Is she eating ok? If she seems really big, you will want to monitor her for ketosis. Also, make sure she's getting some extra calcium in this last month.


----------



## SalteyLove (Jun 18, 2011)

Yep grunting or croaking while laying down in late pregnancy is totally normal! I tell my does they are a froggy chorus when I visit them at night!

However, if she is not getting up and moving around I would be a bit concerned. She should still be walking around fairly readily. 

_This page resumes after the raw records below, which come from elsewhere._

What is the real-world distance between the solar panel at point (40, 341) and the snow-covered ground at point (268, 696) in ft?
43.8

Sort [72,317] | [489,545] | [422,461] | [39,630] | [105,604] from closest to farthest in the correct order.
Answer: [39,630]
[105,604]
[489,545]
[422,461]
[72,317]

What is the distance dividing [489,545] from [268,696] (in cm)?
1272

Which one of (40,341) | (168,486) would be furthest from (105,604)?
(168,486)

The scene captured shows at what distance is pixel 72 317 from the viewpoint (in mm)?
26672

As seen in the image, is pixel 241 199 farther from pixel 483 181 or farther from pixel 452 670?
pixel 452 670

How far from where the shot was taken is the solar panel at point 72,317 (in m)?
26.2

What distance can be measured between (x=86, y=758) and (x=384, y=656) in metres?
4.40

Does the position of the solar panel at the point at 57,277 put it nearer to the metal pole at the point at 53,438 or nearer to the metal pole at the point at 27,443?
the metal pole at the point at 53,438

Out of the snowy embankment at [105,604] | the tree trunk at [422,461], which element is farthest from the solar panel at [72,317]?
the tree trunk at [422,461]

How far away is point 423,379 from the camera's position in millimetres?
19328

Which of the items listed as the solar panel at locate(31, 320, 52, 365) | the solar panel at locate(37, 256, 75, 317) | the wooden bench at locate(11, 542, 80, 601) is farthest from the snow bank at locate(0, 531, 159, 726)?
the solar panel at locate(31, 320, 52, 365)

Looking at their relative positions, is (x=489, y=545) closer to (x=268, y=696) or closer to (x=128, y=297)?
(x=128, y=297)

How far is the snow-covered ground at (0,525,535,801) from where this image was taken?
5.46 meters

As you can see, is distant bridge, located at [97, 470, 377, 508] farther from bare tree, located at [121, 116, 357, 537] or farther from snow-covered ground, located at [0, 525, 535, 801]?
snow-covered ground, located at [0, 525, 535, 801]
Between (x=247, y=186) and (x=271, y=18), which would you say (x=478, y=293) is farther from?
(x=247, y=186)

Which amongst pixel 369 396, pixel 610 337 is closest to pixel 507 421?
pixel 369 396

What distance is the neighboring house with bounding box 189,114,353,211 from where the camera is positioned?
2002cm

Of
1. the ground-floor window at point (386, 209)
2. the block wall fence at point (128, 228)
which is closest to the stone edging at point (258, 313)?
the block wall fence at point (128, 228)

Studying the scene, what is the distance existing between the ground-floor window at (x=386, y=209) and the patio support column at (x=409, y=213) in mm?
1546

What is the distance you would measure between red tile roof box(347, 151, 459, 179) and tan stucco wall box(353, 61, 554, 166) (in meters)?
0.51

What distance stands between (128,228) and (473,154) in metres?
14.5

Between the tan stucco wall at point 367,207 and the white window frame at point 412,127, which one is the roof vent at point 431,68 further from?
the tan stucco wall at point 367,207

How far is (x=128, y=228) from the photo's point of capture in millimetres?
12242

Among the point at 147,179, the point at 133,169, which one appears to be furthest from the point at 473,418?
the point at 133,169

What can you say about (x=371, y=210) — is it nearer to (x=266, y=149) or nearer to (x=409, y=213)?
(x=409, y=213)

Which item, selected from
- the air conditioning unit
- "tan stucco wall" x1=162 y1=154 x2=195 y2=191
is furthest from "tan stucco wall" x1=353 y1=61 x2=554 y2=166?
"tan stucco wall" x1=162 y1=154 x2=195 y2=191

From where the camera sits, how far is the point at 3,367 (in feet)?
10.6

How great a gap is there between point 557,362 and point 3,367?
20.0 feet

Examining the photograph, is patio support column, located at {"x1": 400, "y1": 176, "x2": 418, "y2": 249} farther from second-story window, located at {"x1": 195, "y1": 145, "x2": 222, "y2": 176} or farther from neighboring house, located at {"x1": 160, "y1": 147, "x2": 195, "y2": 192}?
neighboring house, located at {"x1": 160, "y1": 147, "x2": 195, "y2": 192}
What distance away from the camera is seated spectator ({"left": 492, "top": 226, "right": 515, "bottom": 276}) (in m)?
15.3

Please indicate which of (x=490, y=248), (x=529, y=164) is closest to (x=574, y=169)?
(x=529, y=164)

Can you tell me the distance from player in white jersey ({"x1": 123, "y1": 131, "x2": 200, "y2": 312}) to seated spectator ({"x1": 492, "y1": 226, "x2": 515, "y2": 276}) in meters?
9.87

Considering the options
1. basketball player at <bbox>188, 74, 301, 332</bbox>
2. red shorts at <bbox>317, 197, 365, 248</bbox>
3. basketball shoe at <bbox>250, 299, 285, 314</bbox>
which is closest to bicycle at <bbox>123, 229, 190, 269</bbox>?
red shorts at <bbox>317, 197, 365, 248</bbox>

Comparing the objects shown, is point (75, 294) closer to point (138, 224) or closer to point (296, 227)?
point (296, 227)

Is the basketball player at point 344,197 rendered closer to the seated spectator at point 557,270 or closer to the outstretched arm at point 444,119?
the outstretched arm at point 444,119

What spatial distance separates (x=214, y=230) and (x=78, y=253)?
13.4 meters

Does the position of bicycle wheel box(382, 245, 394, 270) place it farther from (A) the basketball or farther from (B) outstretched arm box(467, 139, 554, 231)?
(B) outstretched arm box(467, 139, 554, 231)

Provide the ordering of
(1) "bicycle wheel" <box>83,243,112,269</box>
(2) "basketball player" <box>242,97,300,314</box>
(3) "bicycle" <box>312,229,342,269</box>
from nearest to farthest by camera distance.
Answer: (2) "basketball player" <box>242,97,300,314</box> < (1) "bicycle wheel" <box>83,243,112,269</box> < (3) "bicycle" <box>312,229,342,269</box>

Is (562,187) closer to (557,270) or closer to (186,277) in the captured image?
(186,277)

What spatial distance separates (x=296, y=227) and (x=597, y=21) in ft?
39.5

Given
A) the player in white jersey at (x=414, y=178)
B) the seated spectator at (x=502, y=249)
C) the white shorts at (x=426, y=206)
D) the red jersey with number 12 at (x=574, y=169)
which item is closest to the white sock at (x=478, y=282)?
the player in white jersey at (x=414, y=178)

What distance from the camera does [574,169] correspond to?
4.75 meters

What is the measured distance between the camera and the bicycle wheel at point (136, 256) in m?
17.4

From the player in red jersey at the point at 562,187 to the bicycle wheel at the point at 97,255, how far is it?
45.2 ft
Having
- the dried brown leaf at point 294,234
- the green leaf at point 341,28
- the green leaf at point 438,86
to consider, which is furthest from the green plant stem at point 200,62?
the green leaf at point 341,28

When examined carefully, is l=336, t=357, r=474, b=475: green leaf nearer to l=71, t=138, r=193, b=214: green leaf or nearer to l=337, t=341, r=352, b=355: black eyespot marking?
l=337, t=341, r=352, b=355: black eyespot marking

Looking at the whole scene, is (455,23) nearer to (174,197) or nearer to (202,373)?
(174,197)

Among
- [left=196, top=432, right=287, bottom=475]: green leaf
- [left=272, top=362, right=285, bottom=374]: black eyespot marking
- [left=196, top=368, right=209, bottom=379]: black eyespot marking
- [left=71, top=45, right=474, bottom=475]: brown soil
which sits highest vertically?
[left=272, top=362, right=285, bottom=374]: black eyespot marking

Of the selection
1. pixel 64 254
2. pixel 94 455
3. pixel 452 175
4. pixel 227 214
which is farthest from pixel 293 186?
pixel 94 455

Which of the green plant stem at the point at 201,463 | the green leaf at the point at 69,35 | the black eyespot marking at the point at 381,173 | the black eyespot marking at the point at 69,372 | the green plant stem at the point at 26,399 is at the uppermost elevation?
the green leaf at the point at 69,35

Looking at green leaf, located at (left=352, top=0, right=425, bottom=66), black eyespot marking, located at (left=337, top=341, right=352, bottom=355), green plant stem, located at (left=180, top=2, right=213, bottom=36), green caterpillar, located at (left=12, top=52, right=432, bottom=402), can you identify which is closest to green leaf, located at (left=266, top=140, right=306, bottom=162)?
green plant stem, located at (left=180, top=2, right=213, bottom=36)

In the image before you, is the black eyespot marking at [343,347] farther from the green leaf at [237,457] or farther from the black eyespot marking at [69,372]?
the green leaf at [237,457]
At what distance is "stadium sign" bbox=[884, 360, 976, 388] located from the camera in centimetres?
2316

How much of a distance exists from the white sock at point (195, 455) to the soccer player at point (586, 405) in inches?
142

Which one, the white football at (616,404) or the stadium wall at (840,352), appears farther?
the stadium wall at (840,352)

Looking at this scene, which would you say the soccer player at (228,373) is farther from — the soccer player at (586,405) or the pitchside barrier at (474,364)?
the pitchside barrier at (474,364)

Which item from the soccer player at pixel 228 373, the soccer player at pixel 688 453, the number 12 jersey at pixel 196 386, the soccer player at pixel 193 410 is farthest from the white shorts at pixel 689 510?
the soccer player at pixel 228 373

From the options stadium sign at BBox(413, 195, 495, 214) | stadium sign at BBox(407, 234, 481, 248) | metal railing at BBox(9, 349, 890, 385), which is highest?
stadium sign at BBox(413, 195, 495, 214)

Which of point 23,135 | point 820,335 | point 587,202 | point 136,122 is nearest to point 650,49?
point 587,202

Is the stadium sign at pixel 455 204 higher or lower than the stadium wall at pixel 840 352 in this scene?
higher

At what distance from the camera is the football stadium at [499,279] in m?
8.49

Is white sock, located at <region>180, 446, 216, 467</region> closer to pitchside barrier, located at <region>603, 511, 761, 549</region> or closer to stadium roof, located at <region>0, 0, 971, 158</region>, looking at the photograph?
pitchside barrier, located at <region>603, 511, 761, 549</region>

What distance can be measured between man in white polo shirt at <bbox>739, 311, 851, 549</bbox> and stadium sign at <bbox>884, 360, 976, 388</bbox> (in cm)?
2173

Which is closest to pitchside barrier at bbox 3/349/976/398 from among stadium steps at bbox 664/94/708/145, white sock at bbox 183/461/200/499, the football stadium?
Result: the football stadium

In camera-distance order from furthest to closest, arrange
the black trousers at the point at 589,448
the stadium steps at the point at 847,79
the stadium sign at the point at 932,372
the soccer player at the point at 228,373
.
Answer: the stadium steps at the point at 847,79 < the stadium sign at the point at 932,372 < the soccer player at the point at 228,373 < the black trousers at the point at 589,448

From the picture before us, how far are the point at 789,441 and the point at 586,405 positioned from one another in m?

I recommend buying ketone strips at the human pharmacy to check her urine and make sure pregnancy Toxemia isn't starting.


----------



## Goats Rock (Jun 20, 2011)

She needs to exercise to keep muscle tone and make delivery easier.


----------



## B Taylor (Nov 24, 2017)

groovyoldlady said:


> When I was pregnant I also did alot of grunting and sighing - especially when getting up or down! ;-)
> 
> Seriously, there's a good chance the kids are just getting big enough to put pressure on her diaphragm, making breathing a bit uncomfortable.
> 
> Is she eating ok? If she seems really big, you will want to monitor her for ketosis. Also, make sure she's getting some extra calcium in this last month.


 She is eating ok.


----------



## toth boer goats (Jul 20, 2008)

Good advice.

Are her ankles swollen?


----------



## jaycee (Aug 3, 2011)

There's so much moaning in my barn this time of year I told my wife we need to open up a seasonal phone sex operation... :crazy:


----------



## B Taylor (Nov 24, 2017)

toth boer goats said:


> Good advice.
> 
> Are her ankles swollen?


I'm not sure what swollen would look like but she has been gnawing at them and has been putting her muzzle in between her toes.


----------



## toth boer goats (Jul 20, 2008)

Feel around her ankles. You will feel the puffiness there, they will look big and warm.

Also check for sores in between her toes.
Does it stink?
Hoof scold, Hoof rot.

Scabby legs and around the ankles? It is mites.


----------



## lottsagoats1 (Apr 12, 2014)

I have a regular choir going on in my barn from all the preggos and their moaning/singing when they lay down.

Agree about it being mites causing her legs to itch.


----------



## mariarose (Oct 23, 2014)

jaycee said:


> There's so much moaning in my barn this time of year I told my wife we need to open up a seasonal phone sex operation... :crazy:


OMG!!!! I am so going to use this line in the future!!! I love it!


----------



## Anto (Feb 22, 2018)

SalteyLove said:


> Yep grunting or croaking while laying down in late pregnancy is totally normal! I tell my does they are a froggy chorus when I visit them at night!
> 
> However, if she is not getting up and moving around I would be a bit concerned. She should still be walking around fairly readily.
> 
> I recommend buying ketone strips at the human pharmacy to check her urine and make sure pregnancy Toxemia isn't starting.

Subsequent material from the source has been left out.